- [Rows from a spatial reasoning dataset]
-- begin --

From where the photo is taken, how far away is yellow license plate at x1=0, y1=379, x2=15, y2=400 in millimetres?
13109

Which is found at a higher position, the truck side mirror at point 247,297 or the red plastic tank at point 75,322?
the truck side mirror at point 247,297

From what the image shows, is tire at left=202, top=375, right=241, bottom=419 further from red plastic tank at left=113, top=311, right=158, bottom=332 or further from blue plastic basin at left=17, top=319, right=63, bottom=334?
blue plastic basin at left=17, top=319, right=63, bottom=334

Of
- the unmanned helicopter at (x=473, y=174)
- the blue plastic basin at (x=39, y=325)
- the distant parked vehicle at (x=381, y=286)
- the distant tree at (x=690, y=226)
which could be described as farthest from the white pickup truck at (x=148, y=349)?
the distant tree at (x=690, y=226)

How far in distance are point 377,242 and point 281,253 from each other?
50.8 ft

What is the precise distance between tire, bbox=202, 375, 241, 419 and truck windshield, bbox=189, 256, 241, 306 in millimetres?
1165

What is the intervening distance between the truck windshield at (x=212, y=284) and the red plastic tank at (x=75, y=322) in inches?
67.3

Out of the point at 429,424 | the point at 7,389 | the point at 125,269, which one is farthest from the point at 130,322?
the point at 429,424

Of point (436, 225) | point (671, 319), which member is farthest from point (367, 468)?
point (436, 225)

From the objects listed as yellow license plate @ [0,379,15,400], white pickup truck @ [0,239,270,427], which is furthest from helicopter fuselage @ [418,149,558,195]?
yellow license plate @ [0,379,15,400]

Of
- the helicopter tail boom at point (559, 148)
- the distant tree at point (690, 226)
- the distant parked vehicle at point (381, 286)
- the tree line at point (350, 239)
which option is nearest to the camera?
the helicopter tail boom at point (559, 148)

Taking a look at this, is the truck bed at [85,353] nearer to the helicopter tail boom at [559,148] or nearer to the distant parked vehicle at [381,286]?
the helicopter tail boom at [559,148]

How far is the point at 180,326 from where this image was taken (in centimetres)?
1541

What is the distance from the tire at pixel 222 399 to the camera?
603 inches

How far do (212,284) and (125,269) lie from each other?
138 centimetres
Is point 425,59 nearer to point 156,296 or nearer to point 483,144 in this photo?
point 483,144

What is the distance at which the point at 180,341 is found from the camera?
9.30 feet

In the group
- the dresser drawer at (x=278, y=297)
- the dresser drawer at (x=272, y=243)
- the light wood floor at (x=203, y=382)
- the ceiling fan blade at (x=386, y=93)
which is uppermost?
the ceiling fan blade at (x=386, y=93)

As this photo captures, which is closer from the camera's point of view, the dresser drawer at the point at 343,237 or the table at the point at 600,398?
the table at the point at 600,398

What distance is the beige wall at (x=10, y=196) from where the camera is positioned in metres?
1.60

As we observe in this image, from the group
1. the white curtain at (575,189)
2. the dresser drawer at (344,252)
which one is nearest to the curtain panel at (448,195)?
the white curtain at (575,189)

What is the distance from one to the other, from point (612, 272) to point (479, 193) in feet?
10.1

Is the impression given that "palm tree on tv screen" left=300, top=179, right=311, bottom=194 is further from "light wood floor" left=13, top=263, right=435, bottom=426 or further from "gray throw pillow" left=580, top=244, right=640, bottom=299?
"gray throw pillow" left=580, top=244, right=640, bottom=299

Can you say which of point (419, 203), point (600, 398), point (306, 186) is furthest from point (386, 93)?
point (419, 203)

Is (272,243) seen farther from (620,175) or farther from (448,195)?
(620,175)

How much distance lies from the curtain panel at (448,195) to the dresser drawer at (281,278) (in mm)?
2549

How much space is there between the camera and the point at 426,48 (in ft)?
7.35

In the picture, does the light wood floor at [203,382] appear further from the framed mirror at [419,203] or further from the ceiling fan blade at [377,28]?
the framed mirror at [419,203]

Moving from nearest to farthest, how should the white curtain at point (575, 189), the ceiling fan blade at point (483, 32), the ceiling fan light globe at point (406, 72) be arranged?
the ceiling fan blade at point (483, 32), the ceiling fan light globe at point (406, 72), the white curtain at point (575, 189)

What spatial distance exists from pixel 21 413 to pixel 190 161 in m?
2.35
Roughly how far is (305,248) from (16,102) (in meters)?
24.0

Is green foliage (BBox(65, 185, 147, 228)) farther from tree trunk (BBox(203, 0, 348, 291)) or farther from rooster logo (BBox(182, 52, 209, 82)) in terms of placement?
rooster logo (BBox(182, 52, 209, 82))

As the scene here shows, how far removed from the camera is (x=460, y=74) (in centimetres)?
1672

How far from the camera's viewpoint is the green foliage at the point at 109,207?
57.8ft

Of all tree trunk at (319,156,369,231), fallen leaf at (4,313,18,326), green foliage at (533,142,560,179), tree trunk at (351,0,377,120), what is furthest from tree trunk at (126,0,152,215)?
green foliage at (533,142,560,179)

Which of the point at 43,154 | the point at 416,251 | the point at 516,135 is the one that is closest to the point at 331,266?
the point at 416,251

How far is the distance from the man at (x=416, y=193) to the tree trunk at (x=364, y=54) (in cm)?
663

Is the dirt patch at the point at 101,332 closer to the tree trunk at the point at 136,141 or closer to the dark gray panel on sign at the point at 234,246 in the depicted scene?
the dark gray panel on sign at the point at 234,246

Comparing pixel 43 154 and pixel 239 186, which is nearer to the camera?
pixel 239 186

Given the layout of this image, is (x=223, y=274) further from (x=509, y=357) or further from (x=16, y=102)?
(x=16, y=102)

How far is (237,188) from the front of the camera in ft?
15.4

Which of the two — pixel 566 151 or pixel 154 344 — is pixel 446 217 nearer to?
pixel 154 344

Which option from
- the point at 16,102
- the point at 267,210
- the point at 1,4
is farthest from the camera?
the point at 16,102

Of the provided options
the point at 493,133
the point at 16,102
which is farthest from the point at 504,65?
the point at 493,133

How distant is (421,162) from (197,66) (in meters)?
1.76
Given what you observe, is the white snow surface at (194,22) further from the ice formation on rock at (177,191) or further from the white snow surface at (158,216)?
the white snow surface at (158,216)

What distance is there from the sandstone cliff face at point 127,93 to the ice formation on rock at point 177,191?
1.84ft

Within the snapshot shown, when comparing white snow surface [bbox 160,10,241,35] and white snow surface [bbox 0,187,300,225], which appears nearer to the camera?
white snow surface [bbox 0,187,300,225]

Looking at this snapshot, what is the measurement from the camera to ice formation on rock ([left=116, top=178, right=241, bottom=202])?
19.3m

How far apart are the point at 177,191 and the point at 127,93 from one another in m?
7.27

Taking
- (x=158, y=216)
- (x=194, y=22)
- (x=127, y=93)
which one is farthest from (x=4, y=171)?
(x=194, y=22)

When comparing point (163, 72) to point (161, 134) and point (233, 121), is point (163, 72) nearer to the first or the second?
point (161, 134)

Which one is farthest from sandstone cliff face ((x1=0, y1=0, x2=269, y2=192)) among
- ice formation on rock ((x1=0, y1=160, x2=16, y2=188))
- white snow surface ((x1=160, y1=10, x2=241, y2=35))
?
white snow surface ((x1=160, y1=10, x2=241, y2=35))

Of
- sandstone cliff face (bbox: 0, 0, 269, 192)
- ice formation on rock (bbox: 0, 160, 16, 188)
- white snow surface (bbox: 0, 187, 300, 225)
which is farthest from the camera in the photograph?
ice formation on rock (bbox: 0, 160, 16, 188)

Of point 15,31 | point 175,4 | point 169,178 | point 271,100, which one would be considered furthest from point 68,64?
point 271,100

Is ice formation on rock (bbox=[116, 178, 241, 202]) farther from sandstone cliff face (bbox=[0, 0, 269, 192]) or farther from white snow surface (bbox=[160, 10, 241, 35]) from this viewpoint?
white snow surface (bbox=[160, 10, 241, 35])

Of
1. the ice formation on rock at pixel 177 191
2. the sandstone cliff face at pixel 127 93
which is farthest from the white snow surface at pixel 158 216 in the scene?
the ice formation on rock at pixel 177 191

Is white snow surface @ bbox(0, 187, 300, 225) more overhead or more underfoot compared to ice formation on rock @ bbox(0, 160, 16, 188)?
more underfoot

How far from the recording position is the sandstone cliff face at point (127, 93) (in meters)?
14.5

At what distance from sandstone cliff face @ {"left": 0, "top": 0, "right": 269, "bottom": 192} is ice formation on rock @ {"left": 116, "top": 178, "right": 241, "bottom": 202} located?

-- end --

- [What needs to be done]
Copy out exactly the lines between the line with "Is ice formation on rock (bbox=[116, 178, 241, 202])" and the last line of the entries, counting both of those lines.

- [Output]
Is ice formation on rock (bbox=[116, 178, 241, 202]) farther from sandstone cliff face (bbox=[0, 0, 269, 192]) or farther from white snow surface (bbox=[160, 10, 241, 35]) from this viewpoint?
white snow surface (bbox=[160, 10, 241, 35])

Of
1. the ice formation on rock at pixel 177 191
2. the sandstone cliff face at pixel 127 93
which is farthest from the white snow surface at pixel 158 216 in the scene?
the ice formation on rock at pixel 177 191

Is white snow surface @ bbox(0, 187, 300, 225) more overhead or more underfoot compared to ice formation on rock @ bbox(0, 160, 16, 188)?
more underfoot

How far from the recording position is the sandstone cliff face at point (127, 93) (in meters)?
14.5

At what distance from sandstone cliff face @ {"left": 0, "top": 0, "right": 269, "bottom": 192} is ice formation on rock @ {"left": 116, "top": 178, "right": 241, "bottom": 202} located?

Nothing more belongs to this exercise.